Article:
┄┄┄┄┄┄
# Place to stay in Pisa/Pompeii



## 88974 (May 11, 2005)

Has anyone stayed in Marina di Pisa (Near pisa) apparently there is an aire there, anyone any experiences on this,

Also pompeii, I know there are 3 campsites in the town, which would you reccomend, we have a large m/h 8.16m so access is important

Thanks.


----------



## juliepoolie (May 9, 2005)

Hi Ladybird,

We stayed at an aire right next to the Tower Of Pisa (well 5 min walk) & also stayed at campsite near Pompeii. I can't for the life of me remember the name, so i'll ask hubby when he gets home at the weekend. :wink: 

We had a great time all around that area, that i do remember, and the city of Pompeii was fascinating.

I'll be in touch.

Julie


----------



## 88974 (May 11, 2005)

Thanks Julie.


----------



## Rapide561 (Oct 1, 2005)

*Pisa*

Hi

If you are going to Pisa, can I suggest you spend a couple of hours at Lucca? Lovely, lovely...

Rapide561


----------



## richard863 (May 1, 2005)

*Camp site Pompeii/Pisa*

Hi LadyJ

If you look at this site www.eurocampings.co.uk there is a whole mess of sites to choose from. We have been using ACSI for all our travels from Northcape down to Italy, some sites are superb down to the ridiculous but only once have we been let down and that was in Bamburg where the directions took us to the wrong side of town. 
Have a great trip, we will be heading for Pompeii again later this year hopefully.


----------



## richard863 (May 1, 2005)

*camp sites at Pisa etc*

My apologies Ladies I got the names mixed up.

The morel of the story is. Always check before you put pen to paper.

Kind regards


----------



## 88974 (May 11, 2005)

Thanks Richard, I did look up that site I usually use it all the time but the one I am thinking about is not in it, Camping Spartacus, it is in the caravan club site book (which I do not have) I was just wondering which would be the best one to stay in.


----------



## richard863 (May 1, 2005)

*Camp Sparticus*

Hi Ladybird

If you look at http://www.eurocampings.it/it/ Capagnia page 2 Sparticus is on the page 
Kind regards


----------



## nukeadmin (Oct 10, 2003)
┄┄┄┄┄┄
Exercises to complete:
- A) Copy the Pisa and Pompeii thread word for word, from "If you look at this" up to and including "names mixed up.".
- B) Pick up the Pisa and Pompeii thread after its last line and keep writing it.
┄┄┄┄┄┄
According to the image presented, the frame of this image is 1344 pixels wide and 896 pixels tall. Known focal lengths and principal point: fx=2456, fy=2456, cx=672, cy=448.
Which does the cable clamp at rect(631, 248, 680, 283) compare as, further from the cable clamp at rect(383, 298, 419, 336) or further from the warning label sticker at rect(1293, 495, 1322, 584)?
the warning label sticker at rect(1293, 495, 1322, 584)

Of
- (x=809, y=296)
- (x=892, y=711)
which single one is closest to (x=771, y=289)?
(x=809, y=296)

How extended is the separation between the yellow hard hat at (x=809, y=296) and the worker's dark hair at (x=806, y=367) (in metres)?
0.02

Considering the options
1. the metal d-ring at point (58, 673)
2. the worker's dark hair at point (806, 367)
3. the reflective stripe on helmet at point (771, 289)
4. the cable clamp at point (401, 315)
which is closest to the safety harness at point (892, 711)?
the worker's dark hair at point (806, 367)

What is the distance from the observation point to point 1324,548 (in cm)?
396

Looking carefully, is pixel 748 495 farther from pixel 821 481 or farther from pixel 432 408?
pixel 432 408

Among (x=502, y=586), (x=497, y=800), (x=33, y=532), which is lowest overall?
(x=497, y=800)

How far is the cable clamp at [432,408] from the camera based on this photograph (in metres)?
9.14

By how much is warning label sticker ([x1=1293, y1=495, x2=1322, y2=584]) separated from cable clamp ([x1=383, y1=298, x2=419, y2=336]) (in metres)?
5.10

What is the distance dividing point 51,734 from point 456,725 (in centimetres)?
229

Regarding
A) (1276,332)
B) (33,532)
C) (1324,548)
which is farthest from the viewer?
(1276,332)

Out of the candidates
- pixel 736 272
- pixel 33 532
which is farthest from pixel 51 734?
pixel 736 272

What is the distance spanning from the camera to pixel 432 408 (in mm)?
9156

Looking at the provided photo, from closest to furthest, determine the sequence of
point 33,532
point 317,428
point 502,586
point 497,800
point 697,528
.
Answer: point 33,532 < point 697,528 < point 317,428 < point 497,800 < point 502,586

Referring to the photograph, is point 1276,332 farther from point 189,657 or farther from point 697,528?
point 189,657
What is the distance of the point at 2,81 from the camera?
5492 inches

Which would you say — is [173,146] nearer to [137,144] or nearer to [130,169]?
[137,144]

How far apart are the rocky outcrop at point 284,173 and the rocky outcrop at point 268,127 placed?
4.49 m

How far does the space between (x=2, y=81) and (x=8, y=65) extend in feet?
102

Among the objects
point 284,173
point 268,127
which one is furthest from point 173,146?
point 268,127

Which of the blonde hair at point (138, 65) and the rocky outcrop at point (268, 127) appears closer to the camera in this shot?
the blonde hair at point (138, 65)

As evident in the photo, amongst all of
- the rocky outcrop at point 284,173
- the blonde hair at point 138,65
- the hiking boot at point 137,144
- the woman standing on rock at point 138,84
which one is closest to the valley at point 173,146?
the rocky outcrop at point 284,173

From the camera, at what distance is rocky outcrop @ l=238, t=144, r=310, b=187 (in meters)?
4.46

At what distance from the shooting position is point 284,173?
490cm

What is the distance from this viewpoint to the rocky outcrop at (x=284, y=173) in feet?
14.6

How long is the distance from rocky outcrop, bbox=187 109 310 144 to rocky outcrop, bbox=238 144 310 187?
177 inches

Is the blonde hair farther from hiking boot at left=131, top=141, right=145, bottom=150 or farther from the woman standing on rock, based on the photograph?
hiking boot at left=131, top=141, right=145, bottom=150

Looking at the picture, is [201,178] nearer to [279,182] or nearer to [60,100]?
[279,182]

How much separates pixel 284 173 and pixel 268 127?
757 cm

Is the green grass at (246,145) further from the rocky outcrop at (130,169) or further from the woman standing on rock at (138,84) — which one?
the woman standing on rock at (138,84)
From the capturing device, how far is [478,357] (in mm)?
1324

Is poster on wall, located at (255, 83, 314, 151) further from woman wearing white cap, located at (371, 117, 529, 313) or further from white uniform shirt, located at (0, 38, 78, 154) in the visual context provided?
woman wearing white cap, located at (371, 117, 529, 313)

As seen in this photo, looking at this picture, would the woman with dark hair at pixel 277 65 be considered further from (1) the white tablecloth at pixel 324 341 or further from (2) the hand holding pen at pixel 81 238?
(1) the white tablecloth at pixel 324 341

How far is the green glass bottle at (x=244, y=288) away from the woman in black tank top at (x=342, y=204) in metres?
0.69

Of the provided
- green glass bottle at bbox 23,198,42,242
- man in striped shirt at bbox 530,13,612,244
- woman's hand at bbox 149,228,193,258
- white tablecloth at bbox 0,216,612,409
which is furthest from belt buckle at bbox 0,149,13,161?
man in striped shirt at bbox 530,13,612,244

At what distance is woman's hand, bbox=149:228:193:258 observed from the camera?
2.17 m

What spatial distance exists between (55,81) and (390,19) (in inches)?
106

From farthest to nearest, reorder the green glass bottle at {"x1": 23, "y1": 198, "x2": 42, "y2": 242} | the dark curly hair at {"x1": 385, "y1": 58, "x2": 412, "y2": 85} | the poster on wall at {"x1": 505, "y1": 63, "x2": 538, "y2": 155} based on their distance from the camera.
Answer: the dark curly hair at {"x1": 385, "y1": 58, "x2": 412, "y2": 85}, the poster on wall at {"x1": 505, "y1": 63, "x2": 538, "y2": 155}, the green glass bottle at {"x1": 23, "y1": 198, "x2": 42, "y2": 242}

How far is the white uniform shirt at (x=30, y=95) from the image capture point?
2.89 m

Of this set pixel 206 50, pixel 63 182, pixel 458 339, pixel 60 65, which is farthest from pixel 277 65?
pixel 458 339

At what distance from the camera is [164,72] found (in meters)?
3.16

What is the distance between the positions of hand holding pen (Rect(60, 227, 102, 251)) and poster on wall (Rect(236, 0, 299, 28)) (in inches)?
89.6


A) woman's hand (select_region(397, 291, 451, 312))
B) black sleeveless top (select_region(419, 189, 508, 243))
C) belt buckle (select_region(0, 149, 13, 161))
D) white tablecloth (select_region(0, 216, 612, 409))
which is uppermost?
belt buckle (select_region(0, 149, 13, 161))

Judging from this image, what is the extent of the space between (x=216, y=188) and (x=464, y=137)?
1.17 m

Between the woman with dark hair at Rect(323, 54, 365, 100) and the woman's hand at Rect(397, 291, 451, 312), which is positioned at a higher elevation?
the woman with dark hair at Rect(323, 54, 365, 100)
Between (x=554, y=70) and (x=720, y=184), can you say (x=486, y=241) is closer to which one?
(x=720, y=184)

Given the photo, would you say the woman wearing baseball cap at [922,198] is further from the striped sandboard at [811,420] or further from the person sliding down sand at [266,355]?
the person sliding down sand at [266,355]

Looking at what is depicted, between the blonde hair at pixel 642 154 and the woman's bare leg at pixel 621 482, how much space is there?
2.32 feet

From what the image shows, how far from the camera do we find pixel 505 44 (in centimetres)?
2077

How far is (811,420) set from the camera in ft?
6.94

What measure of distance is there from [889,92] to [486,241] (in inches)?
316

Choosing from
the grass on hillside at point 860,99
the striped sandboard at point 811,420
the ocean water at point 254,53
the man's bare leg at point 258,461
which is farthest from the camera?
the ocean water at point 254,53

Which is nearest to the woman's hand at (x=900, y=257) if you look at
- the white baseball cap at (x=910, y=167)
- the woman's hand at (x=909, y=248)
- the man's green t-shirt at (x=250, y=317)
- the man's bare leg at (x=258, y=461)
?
┄┄┄┄┄┄
Answers to the problems:
- A)
If you look at this site www.eurocampings.co.uk there is a whole mess of sites to choose from. We have been using ACSI for all our travels from Northcape down to Italy, some sites are superb down to the ridiculous but only once have we been let down and that was in Bamburg where the directions took us to the wrong side of town. 
Have a great trip, we will be heading for Pompeii again later this year hopefully.


----------



## richard863 (May 1, 2005)

*camp sites at Pisa etc*

My apologies Ladies I got the names mixed up.

- B)
ok i took some time adding a few places we stayed nearby area to the campsite database so here the entries are:-

http://www.motorhomefacts.com/modules.php?name=Campsites&op=display_results&csid=1016 - Pisa Parking area

http://www.motorhomefacts.com/modules.php?name=Campsites&op=display_results&csid=1015 - Pozzuoli Aree Di Sosta (Near Naples)

http://www.motorhomefacts.com/modules.php?name=Campsites&op=display_results&csid=745 - Nettuno Campsite South of Naples about 20 miles near Sorrento.

HTH


----------



## 88974 (May 11, 2005)

Thanks for that Nuke they look good.


----------



## olley (May 1, 2005)

With all the talk about low lifes, how safe is it to leave your vehicle in the sosta at pisa? Seems to me the sort of place they would target.

Olley


----------



## nukeadmin (Oct 10, 2003)

it actually felt quite safe there Olley whilst we stayed albeit during the low season so probably not as risky.


----------



## billym (Dec 17, 2005)

I am sorry that this reply is 6 months too late but just done a search for pompeii and this came up.

The sosta at Marina di Pisa is big, flat, overlooking the Med. 10 euros a night (Sept 2006 ) no elec but all the services. Easy access ( ours is 10.5 mtrs ) but the place itself was a run down ghost town.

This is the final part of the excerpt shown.